● **Task statement**:
Pick each line containing the word "termodinamik" out of the data below.
── The data
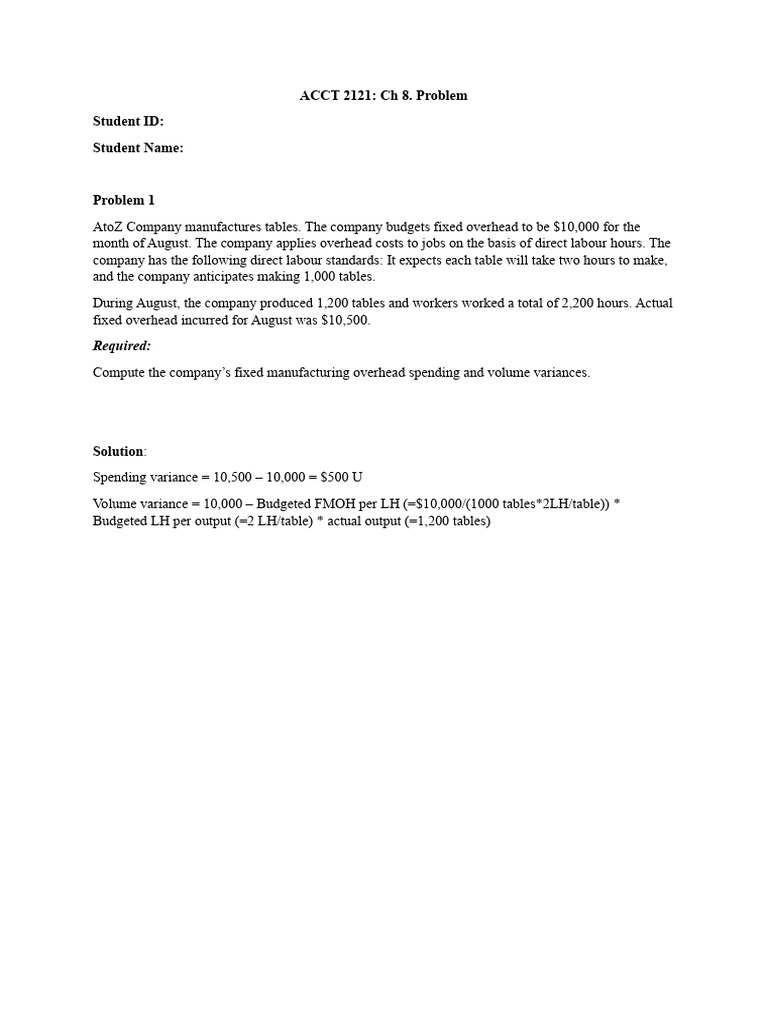 ACCT 2121: Ch 8. Problem

Student ID:

Student Name:

Problem 1

AtoZ Company manufactures tables. The company budgets fixed overhead to be $10,000 for the month of August. The company applies overhead costs to jobs on the basis of direct labour hours. The company has the following direct labour standards: It expects each table will take two hours to make, and the company anticipates making 1,000 tables.

During August, the company produced 1,200 tables and workers worked a total of 2,200 hours. Actual fixed overhead incurred for August was $10,500.

Required:

Compute the company's fixed manufacturing overhead spending and volume variances.

Solution:

Spending variance = 10,500 – 10,000 = $500 U

Volume variance = 10,000 – Budgeted FMOH per LH (=$10,000/(1000 tables*2LH/table)) * Budgeted LH per output (=2 LH/table) * actual output (=1,200 tables)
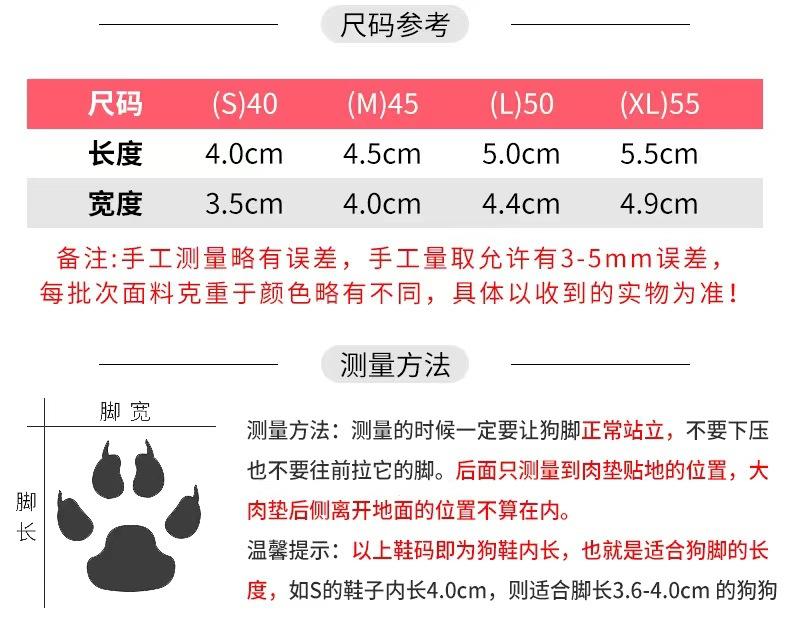 尺码参考

| 尺码 | (S)40 | (M)45 | (L)50 | (XL)55 |
|---|---|---|---|---|
| 长度 | 4.0cm | 4.5cm | 5.0cm | 5.5cm |
| 宽度 | 3.5cm | 4.0cm | 4.4cm | 4.9cm |

备注:手工测量略有误差，手工量取允许有3-5mm误差，每批次面料克重于颜色略有不同，具体以收到的实物为准!

测量方法

脚宽

脚长

测量方法：测量的时候一定要让狗脚正常站立，不要下压也不要往前拉它的脚。后面只测量到肉垫贴地的位置，大肉垫后侧离开地面的位置不算在内。

温馨提示：以上鞋码即为狗鞋内长，也就是适合狗脚的长度，如S的鞋子内长4.0cm，则适合脚长3.6-4.0cm 的狗狗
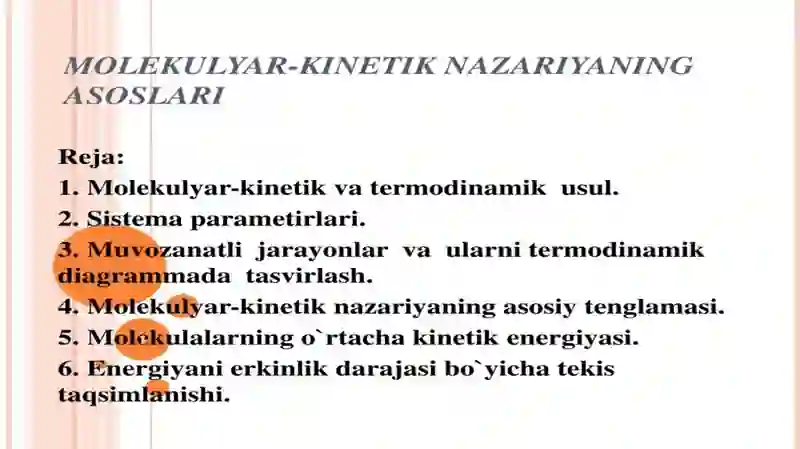 MOLEKULYAR-KINETIK NAZARIYANING ASOSLARI

Reja:
1. Molekulyar-kinetik va termodinamik usul.
2. Sistema parametirlari.
3. Muvozanatli jarayonlar va ularni termodinamik diagrammada tasvirlash.
4. Molekulyar-kinetik nazariyaning asosiy tenglamasi.
5. Molekulalarning o`rtacha kinetik energiyasi.
6. Energiyani erkinlik darajasi bo`yicha tekis taqsimlanishi.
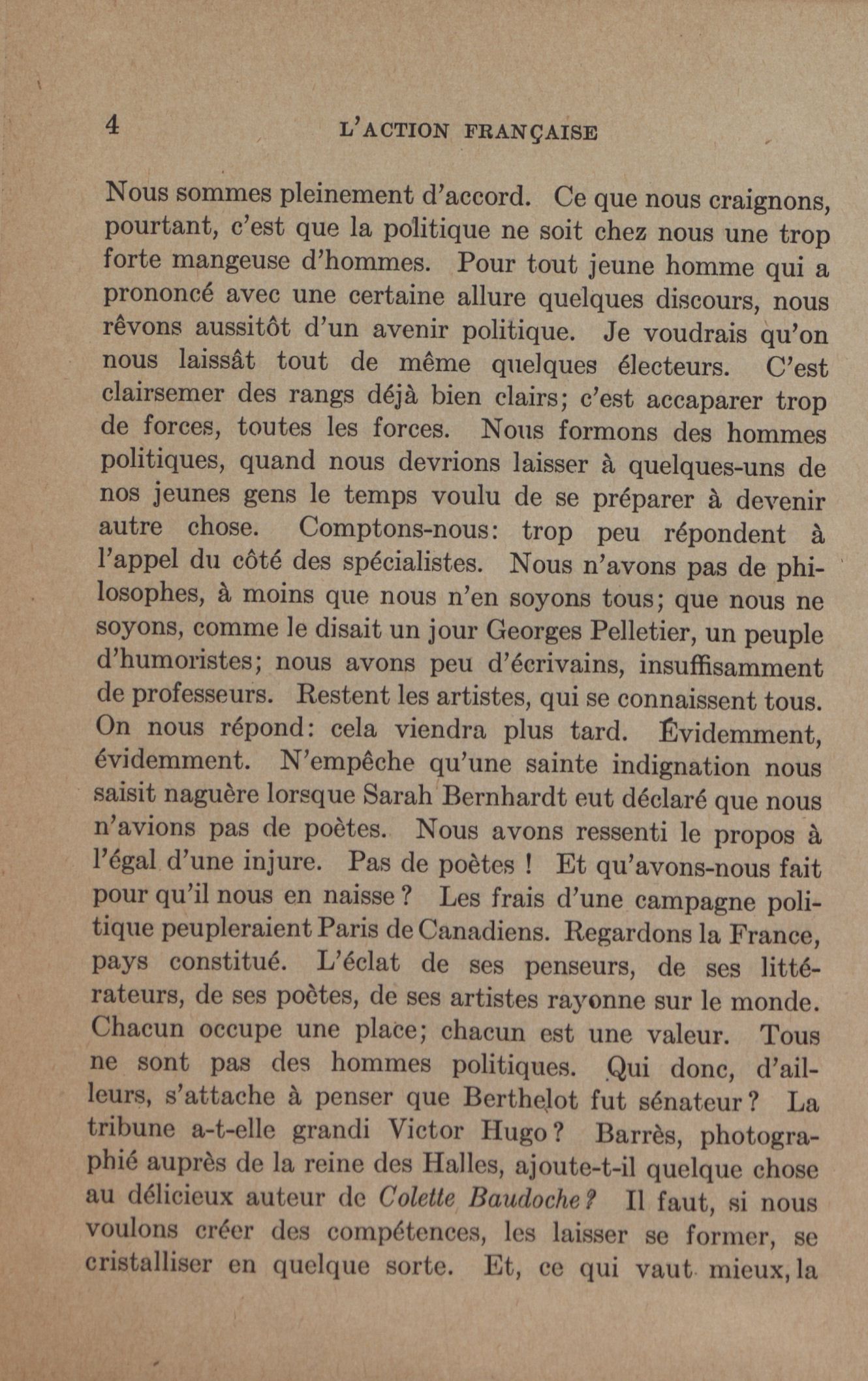 4 L'ACTION FRANÇAISE

Nous sommes pleinement d'accord. Ce que nous craignons, pourtant, c'est que la politique ne soit chez nous une trop forte mangeuse d'hommes. Pour tout jeune homme qui a prononcé avec une certaine allure quelques discours, nous rêvons aussitôt d'un avenir politique. Je voudrais qu'on nous laissât tout de même quelques électeurs. C'est clairsemer des rangs déjà bien clairs; c'est accaparer trop de forces, toutes les forces. Nous formons des hommes politiques, quand nous devrions laisser à quelques-uns de nos jeunes gens le temps voulu de se préparer à devenir autre chose. Comptons-nous: trop peu répondent à l'appel du côté des spécialistes. Nous n'avons pas de philosophes, à moins que nous n'en soyons tous; que nous ne soyons, comme le disait un jour Georges Pelletier, un peuple d'humoristes; nous avons peu d'écrivains, insuffisamment de professeurs. Restent les artistes, qui se connaissent tous. On nous répond: cela viendra plus tard. Évidemment, évidemment. N'empêche qu'une sainte indignation nous saisit naguère lorsque Sarah Bernhardt eut déclaré que nous n'avions pas de poètes. Nous avons ressenti le propos à l'égal d'une injure. Pas de poètes ! Et qu'avons-nous fait pour qu'il nous en naisse ? Les frais d'une campagne politique peupleraient Paris de Canadiens. Regardons la France, pays constitué. L'éclat de ses penseurs, de ses littérateurs, de ses poètes, de ses artistes rayonne sur le monde. Chacun occupe une place; chacun est une valeur. Tous ne sont pas des hommes politiques. Qui donc, d'ailleurs, s'attache à penser que Berthelot fut sénateur ? La tribune a-t-elle grandi Victor Hugo ? Barrès, photographié auprès de la reine des Halles, ajoute-t-il quelque chose au délicieux auteur de Colette Baudoche ? Il faut, si nous voulons créer des compétences, les laisser se former, se cristalliser en quelque sorte. Et, ce qui vaut mieux, la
────
● **Reply**:
1. Molekulyar-kinetik va termodinamik usul.
3. Muvozanatli jarayonlar va ularni termodinamik diagrammada tasvirlash.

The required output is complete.